On Thu, 22 Sep 2011 09:27:55 -0500, PD <thedraperfamily@gmail.com> wrote:

> On 9/20/2011 12:31 PM, Aetherist wrote:
> > On Tue, 20 Sep 2011 10:03:30 -0700 (PDT), PD<thedraperfamily@gmail.com>  wrote:
> > 
> > > On Sep 19, 11:19 am, Byron Forbes<chocol...@caramel.com.au>  wrote:
> > > > In article<j54t3v$n2...@speranza.aioe.org>, thedraperfam...@gmail.com says...
> > > > 
> > > > > On 9/17/2011 11:24 PM, Byron Forbes wrote:
> > > > 
> > > > > > So what you're trying to get away with here with this "world line"
> > > > > > crap is that the accelerations cannot be made
> > > > > > insignificant by long durations of constant v?
> > > > 
> > > > > > Just crap.
> > > > 
> > > > > Just saying "just crap" doesn't remove the kink from the world line.
> > > > 
> > > > > > Be as determined as you like, along with hoards of the scientific 
> > > > > > community, but you have been fools all these
> > > > > > years and that's a simple fact.
> > > > 
> > > > > If you wish to believe so, being as determined as you like and all.
> > > > 
> > > > > The point, remember, is not to convince you of anything. After all, one
> > > > > can't convince a mule or a lawn ornament, and there really isn't much
> > > > > point in trying, even if the mule or the lawn ornament is daring you to try.
> > > > 
> > > >          Observer A and B move with constant v to each other.
> > > >          Time dilates the same to each other.
> > > >          Whose clock "is" running slower?
> > > 
> > > I see those quotation marks around the "is". I gather you think there
> > > is a definitive, frame-independent answer. This is not the case.
> > > 
> > > Let me show you something related.
> > > 
> > > Observer A and B are both massive objects and move with constant v
> > > with respect to each other. To observer A, observer A is motionless
> > > and has zero kinetic energy, while observer B is moving and has
> > > nonzero kinetic energy.
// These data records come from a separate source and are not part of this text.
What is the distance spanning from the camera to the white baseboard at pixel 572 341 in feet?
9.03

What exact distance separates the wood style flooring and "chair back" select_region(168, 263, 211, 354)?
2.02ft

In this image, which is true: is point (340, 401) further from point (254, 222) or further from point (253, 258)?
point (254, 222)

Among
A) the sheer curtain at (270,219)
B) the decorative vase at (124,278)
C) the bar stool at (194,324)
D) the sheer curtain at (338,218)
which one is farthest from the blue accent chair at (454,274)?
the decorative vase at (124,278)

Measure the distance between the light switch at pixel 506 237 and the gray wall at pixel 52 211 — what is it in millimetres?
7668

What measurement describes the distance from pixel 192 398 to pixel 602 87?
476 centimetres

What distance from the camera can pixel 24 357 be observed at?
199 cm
To observer B, observer A is moving and has
> > > nonzero kinetic energy, while observer B is motionless and has zero
> > > kinetic energy.
> > > 
> > > Which observer "is" the one with more kinetic energy?
> > > 
> > > Think about that, and in particular ask why it is you would think that
> > > this question even should have a single, frame-independent answer.
> > 
> > Because it does...  Namely the only way that 'energy' becomes
> > 'observable' is if, and only if, it is realized.  As long as
> > A moves at v and B moves at v no energy is 'measurable'.  If
> > A collides with B then the actual energy realized is the lesser
> > of of (1/2)A(dv)^2 and (1/2)B(dv)^2.  If each changes their speed by
> > v (as you say, each can consider themselve 'at rest') then
> > the energy required to do so is (1/2)[A or B]v^2.  So the answer
> > to your question is, the frame independent answer is, there is
> > NO! kinetic energy to either...
> > 
> 
> Please reread the case. Observers A and B are both massive objects
> moving with constant v with respect to each other.
> This is not a case of a change in v at all.
> 
> I simply love your statement that the frame independent answer is that
> no kinetic energy in either of the objects. Love it, love it, love it. LOL.

Hmmm, let's write the down in math.

      /v
E = m |  v dv = (1/2) mv^2
      /0

now let dv -> 0

What is E?

In fact, without 'frames' what the hell is v???

KE like PE is 'a concept' and cannot be 'measured' unless
and until you have an actual dv...

It's simply NOT! real.  Any actual energy realized is
(1/2)m[dv]^2 IN THE REST FRAME from which the dv is
measured!

What I find sad is your inability to think logically and
not depend upon rote, memorized knee-jerk responses.